[Opening Records for the task section]
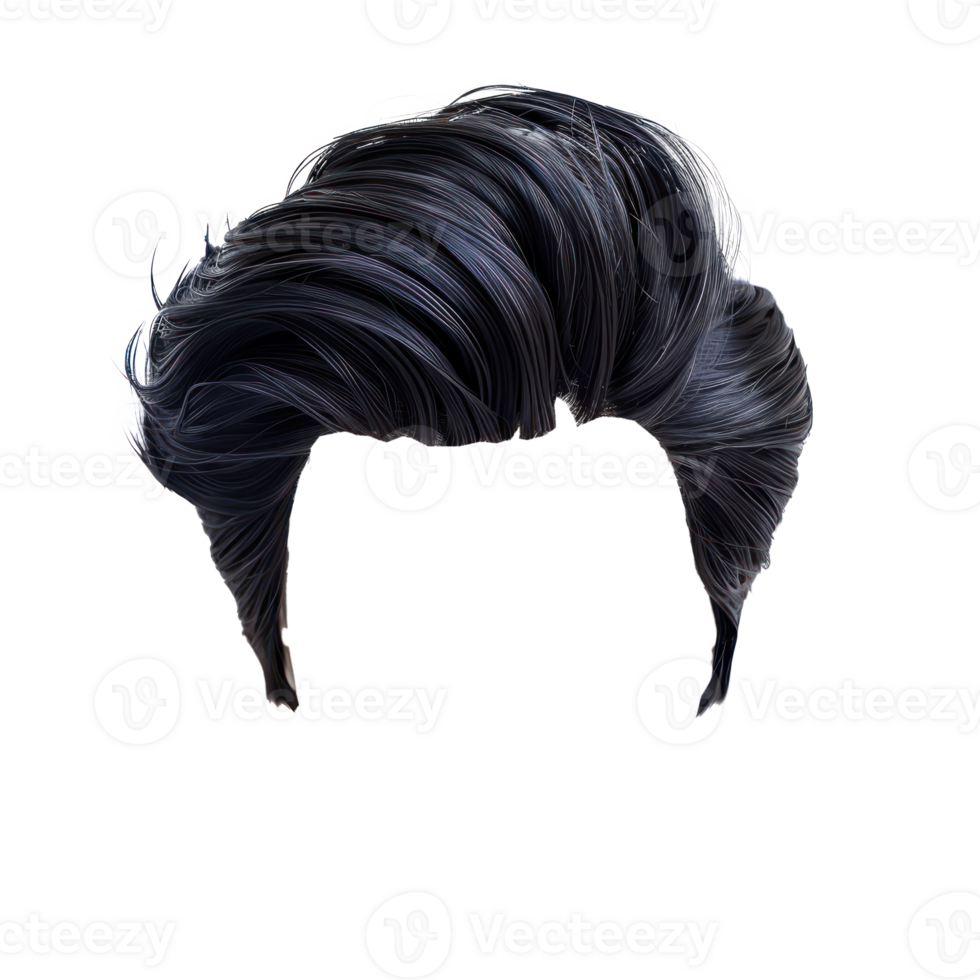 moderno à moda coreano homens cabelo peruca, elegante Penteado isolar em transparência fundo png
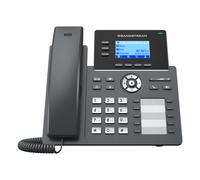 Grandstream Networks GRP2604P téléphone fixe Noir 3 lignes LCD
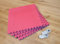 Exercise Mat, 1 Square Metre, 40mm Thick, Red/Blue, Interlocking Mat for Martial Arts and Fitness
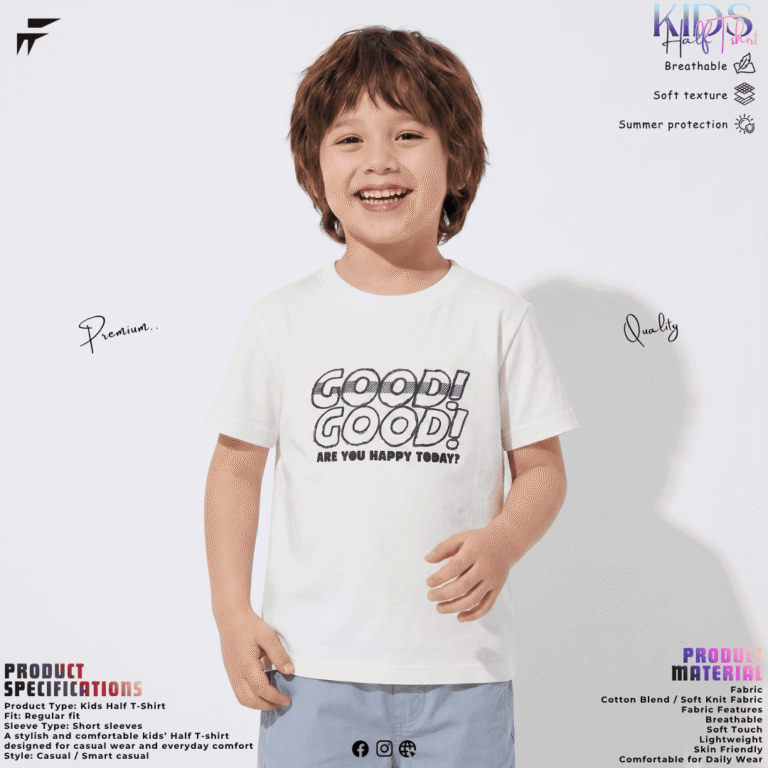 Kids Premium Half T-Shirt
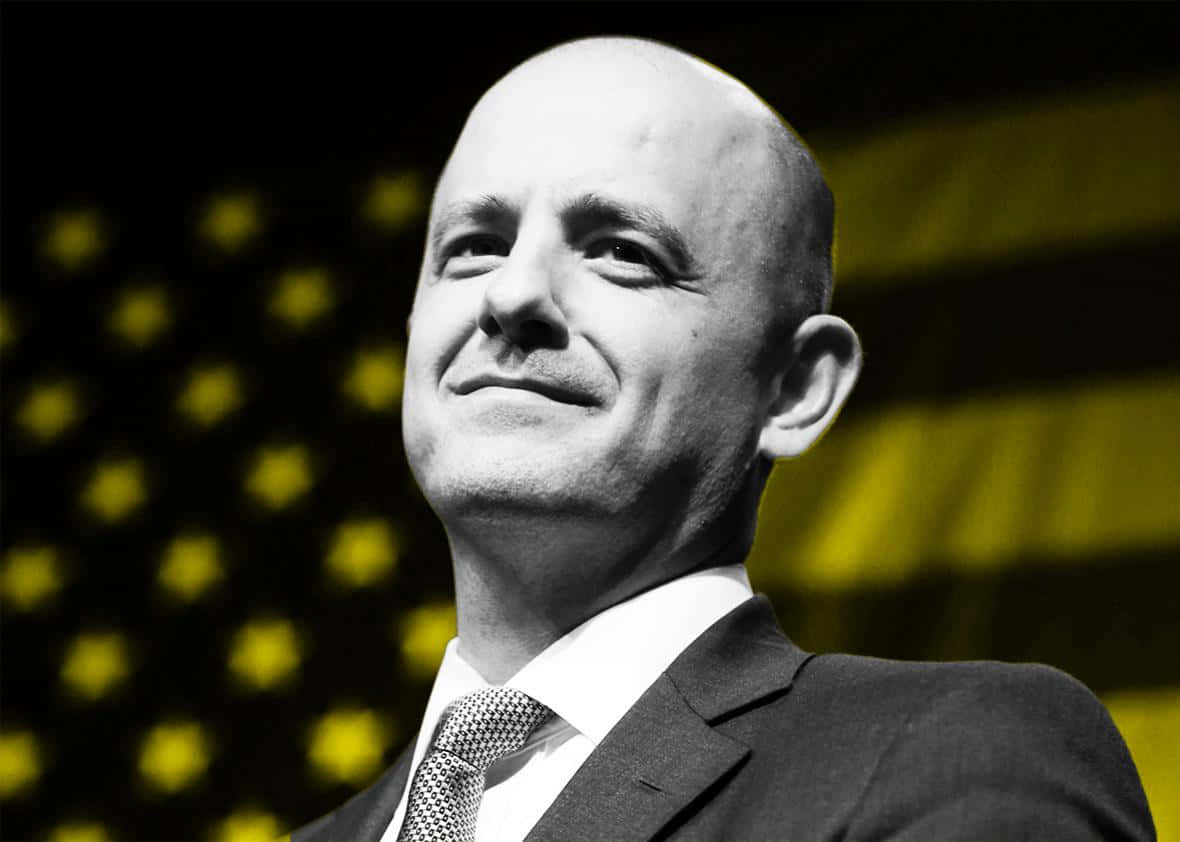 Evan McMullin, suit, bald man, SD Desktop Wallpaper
[Closing Records for the task section]
[Opening Records for the task section]
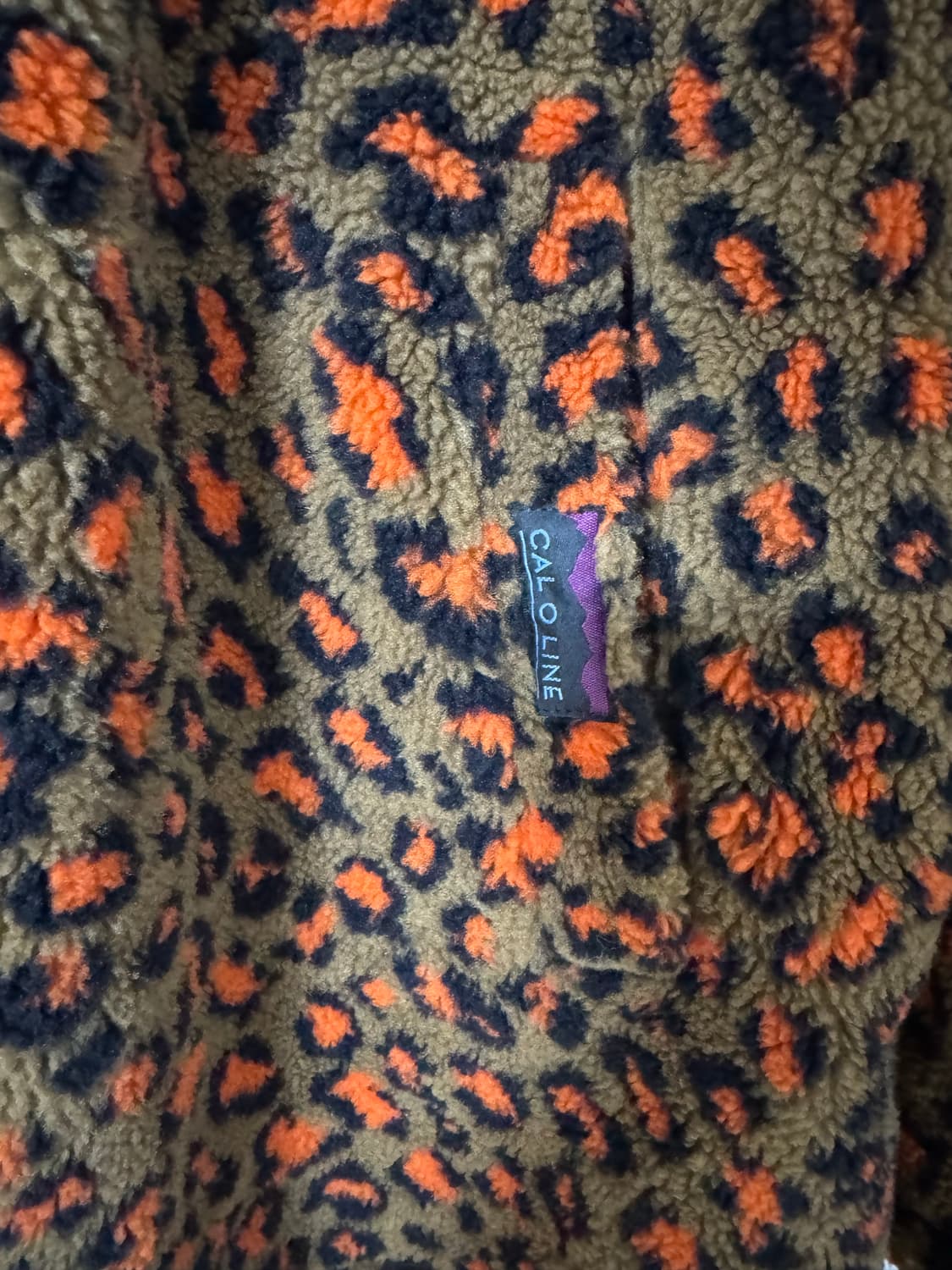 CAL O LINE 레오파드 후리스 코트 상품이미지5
[Closing Records for the task section]
▶ Your task
Pictures in the material above should be skipped; print exactly the lines from the one with "Grandstream Networks GRP2604P" through the one with "Evan McMullin, suit, bald".

▶ Written solution
 Grandstream Networks GRP2604P téléphone fixe Noir 3 lignes LCD
 Exercise Mat, 1 Square Metre, 40mm Thick, Red/Blue, Interlocking Mat for Martial Arts and Fitness
 Kids Premium Half T-Shirt
 Evan McMullin, suit, bald man, SD Desktop Wallpaper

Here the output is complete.